I wrote my thesis on improving an estimated average cost function for acute care, and I learned a couple of things: it probably can’t be done, and never get two economists on a thesis committee.
Here’s one thing: say I buy a state-of-the-art camera and memory card for $100. What’s the cost of a picture? It depends almost entirely on how many pictures I take with that camera and memory card over its lifetime, not to mention the cost of the photographer. If I only take one picture before I drop it into the canyon, that picture cost me $100 (and it’s on the card at the bottom of the canyon).
What if a much, much better camera comes out while the old camera is still functional, and no one wants a picture taken with the old camera anymore? Do I get the new camera? The photographer across the street is getting a new camera.
I won’t get into the need for a building to house the camera or the need to co-locate it with the subjects or disposal of its hazardous waste by-products or its life-saving implications.
Let’s talk about outcome measures. Want to compare mortality rates? A lot of people do.
If that’s important to you then you probably won’t want an emergency department or to partner with a nursing home, because emergency departments bring ambulances and uninsured people who lack preventive services. Can you guess why you don’t want to partner with a nursing home?

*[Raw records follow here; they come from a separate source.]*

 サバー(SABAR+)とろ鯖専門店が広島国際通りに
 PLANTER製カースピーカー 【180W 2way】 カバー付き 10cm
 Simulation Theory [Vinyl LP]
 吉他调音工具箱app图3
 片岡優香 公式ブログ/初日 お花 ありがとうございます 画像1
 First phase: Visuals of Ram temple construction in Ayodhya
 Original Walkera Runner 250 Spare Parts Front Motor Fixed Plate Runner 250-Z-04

I did an internship in the Quality Management Department of a small community hospital where the Director tasked me with developing outcome measures so that the hospital administration could compare the morbidity rates of the medical staff against state, regional, and national outcomes. I actually told her that I was pretty sure that a few people might not want her to have that; and, after I was done, some of the doctors bought the hospital, and terminated my internship and most of her department. Just saying…

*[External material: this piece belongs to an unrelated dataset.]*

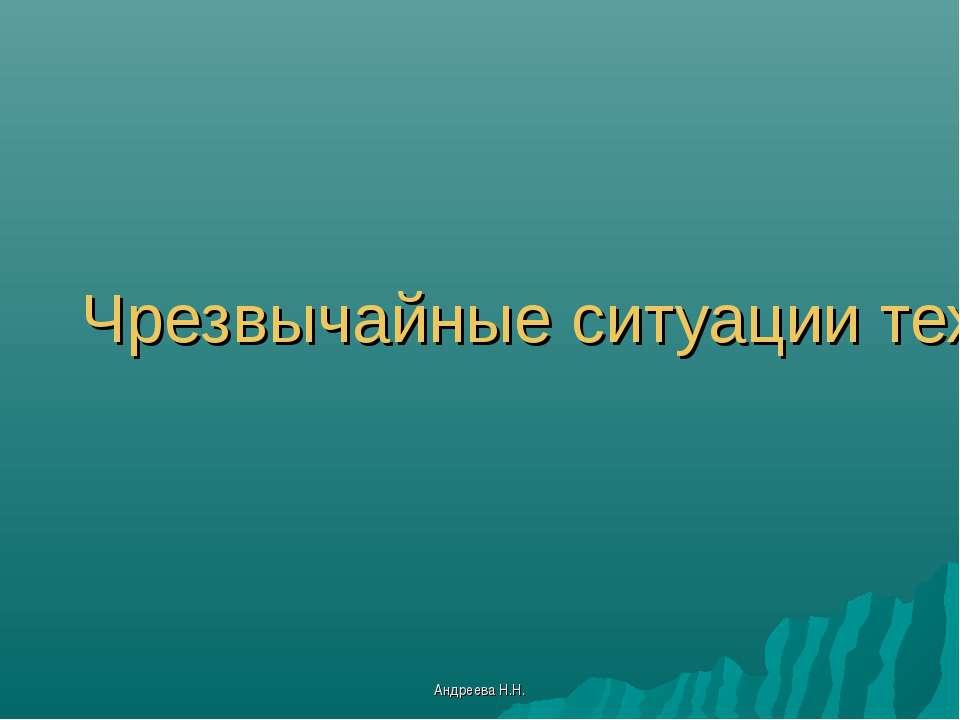 Чрезвычайные ситуации техногенного характера Андреева Н.Н.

Still, we ought to be able to figure out what an average discharge costs a hospital (or doctor or other provider) in terms of resources, yes? Perhaps. I worked for a doctor who was pretty cutting edge in technology and mastered laparoscopic surgery. She certainly saved her patients at least a few days in hospital, and insurance companies the cost of those days; but she was only paid a fraction of what she’d have received if she’s just cut the patient and it took her substantially longer to perform each procedure through a “keyhole.” How does that make sense?
Then there’s the whole insurance thing. I don’t have an axe to grind with insurance companies, but they don’t deliver health care. I get that they take premiums and invest them and make money with them, and that paying for my health care is a tsuris.

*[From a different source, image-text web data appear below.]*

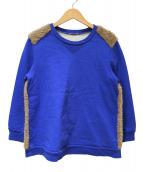 SueUNDERCOVER(スーアンダーカバー)の古着「背面ファー切替スウェット」 ブルー×ベージュ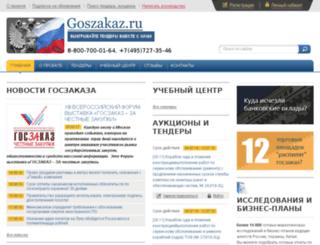 old.goszakaz.ru screenshot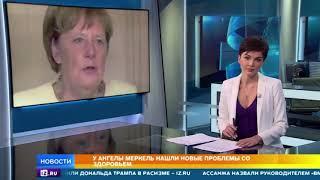 Немецкие СМИ сообщили о новых проблемах со здоровьем у Меркель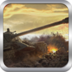 红警坦克大战 1.2.5安卓游戏下载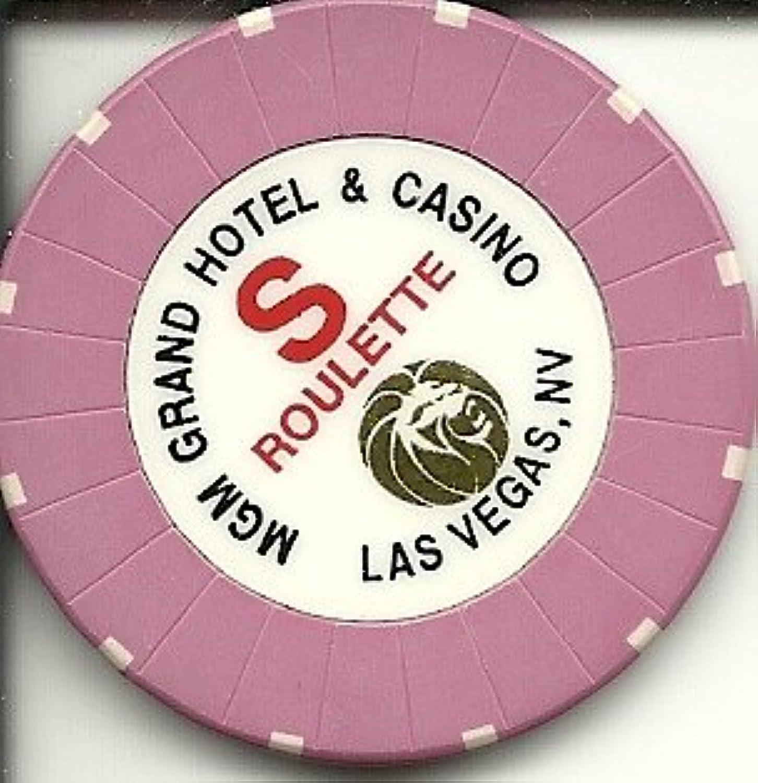 $ 1 MGM Grand Roulette S Casino Las Vegasカジノチップ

They come in with data on what their average payout is to my hospital for a tonsillectomy, and they offer me like 90% of that and stop nit-picking every single detail of every bill and pay me within a month of discharge. Maybe I can make it up in the business office.
The next thing I know all of the insurances companies have made me (coincidentally, I’m sure) the exact same offer. FYI, most hospitals operate with a profit-margin of less than 5%.
We used to kid one another (they probably still do) about “billed charges” and “cash patients;” but the reality was that the people who could pay us were going to pay us what they wanted to, and the people who couldn’t wouldn’t. Hospitals know what their costs-per-discharge are, and aspirin don’t cost $25 apiece, but the object of the exercise is to try to balance expenses with income; i.e. keeping the doors open. I’m not going to say that there are no bad apples in the healthcare delivery system, but I haven’t met very many people who weren’t at least committed to – if not passionate about – quality care.
If the American public wants to entrust their health to corporations with a vested interest in not paying for it, that’s their business. I’m old.
If consumer activists want to nickel and dime their doctors, they can do that. Seems short-sighted to me, but it’s their call. If you want your health care from the lowest bidder, go for it.
I spent twenty years getting (and providing) health care in a federally-operated managed care system, and I haven’t run into too many shipmates who were dissatisfied. Plus, I’m pretty satisfied with Medicare. I don’t see the problem with it.